In 2005, Huckabee wrote a book about controlling one’s lifestyle through a “12 stop” program to end unhealthy habits. In 2014, he wrote a book glorifying southern culture and excess, which looks more like a list of things most likely to kill you south of the Mason-Dixon line, “God, Guns, Grits, and Gravy.” The former has the ring of Michelle Obama’s health initiatives and the latter could have been carved into Strom Thurmond’s gravestone. However, there’s little evidence that the GOP donor class will have any stomach for a born and raised southerner. The only thing preventing the GOP from becoming the old Democratic Party of the south is a money trail that flows from the economic centers of the north. And Mike Huckabee on a whistle stop tour of western Iowa giving modern Cross of Gold speeches will attract only their derision. But in a Super PAC era not available in 2008, Huckabee only needs one mega-donor to prop up his campaign between Iowa and Super Tuesday, when the south will vote in force.

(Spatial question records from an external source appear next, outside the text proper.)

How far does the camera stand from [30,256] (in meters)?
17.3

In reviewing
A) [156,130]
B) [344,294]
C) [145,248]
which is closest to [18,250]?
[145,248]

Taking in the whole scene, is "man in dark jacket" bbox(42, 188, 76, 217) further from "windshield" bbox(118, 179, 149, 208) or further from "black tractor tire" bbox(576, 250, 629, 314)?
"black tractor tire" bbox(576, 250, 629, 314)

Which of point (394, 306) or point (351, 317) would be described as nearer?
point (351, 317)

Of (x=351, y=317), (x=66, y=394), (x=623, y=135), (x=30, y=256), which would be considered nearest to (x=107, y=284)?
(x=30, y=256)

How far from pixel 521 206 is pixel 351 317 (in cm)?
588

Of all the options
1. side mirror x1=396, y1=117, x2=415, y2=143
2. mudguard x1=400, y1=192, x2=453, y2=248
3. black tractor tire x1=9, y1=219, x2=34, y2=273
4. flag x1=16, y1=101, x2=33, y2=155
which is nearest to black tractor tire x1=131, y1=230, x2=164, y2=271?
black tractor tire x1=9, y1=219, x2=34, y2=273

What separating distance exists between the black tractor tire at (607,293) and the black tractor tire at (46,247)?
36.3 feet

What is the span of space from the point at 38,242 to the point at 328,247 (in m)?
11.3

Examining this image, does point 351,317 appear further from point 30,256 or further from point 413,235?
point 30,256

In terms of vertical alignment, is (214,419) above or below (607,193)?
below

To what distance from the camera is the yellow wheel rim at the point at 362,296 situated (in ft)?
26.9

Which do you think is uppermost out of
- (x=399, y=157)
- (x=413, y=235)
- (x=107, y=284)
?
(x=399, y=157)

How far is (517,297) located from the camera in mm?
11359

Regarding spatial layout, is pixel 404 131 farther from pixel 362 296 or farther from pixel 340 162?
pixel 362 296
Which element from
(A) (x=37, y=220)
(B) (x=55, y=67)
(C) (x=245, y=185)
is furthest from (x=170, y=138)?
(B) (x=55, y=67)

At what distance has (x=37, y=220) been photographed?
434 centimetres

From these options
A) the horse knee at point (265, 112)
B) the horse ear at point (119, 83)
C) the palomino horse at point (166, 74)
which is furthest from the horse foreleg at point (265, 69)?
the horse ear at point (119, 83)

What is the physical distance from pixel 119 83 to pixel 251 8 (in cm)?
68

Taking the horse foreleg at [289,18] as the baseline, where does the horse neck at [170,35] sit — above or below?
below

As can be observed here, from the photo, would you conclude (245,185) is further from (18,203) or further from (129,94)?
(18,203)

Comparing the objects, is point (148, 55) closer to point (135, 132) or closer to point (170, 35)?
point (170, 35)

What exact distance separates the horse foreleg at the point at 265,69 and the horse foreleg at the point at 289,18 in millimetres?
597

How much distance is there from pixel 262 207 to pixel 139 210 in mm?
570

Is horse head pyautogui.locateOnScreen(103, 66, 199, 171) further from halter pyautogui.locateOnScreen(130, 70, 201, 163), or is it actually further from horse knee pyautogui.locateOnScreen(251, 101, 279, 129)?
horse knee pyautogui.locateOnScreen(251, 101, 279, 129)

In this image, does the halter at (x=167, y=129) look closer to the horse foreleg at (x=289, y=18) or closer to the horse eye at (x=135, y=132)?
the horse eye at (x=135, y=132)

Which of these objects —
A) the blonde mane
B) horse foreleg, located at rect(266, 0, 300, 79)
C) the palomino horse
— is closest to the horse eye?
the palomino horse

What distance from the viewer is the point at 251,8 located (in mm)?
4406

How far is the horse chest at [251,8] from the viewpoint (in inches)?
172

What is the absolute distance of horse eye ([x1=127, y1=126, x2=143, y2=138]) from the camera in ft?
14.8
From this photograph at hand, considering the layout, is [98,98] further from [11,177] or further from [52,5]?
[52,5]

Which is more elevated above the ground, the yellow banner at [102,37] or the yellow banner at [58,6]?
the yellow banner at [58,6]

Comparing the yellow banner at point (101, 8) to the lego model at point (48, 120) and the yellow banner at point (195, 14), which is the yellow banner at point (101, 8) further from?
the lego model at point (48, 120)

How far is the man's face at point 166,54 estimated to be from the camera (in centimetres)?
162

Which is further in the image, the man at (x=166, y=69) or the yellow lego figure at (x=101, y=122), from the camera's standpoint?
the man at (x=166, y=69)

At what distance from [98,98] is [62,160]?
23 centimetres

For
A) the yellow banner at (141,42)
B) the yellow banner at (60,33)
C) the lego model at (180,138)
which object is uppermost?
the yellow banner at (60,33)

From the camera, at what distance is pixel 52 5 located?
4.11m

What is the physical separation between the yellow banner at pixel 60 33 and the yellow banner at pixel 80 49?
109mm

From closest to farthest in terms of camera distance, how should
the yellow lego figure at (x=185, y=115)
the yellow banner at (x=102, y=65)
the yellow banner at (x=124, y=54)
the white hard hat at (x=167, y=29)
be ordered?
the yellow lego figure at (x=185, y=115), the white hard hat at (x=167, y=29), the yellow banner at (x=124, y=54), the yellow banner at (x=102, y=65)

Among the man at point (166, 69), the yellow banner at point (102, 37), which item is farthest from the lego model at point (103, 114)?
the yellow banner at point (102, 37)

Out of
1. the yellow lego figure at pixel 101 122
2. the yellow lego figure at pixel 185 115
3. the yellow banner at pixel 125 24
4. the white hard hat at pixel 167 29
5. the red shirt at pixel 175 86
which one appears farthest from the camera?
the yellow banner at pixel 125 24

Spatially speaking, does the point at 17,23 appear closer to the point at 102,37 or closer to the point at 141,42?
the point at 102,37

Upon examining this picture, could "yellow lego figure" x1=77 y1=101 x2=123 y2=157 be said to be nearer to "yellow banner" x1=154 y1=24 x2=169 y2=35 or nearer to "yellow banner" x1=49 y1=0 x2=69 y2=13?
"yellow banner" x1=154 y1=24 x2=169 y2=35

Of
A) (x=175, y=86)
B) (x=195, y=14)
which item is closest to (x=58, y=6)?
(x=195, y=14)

Huckabee’s main competition in Iowa will of course be Rick Santorum, who picked up most of Huckabee’s voters in 2012. Santorum’s support of raising the minimum wage will be a thorn in the side of all his fellow candidates, but no one more than Huckabee. Huck’s campaign will require a grassroots “for the little guy” feel, but it seems unlikely that he will embrace the level of Bryanism Santorum appears ready to champion. Once you add Walker, Perry, and Paul to the field, the only distinguishing characteristic of Huckabee is that he alone represents the Deep South, a fact which is nearly good enough to lose the nomination by itself. The GOP has never nominated a born and raised southerner, and many in the party believe it would lead to a rout in November.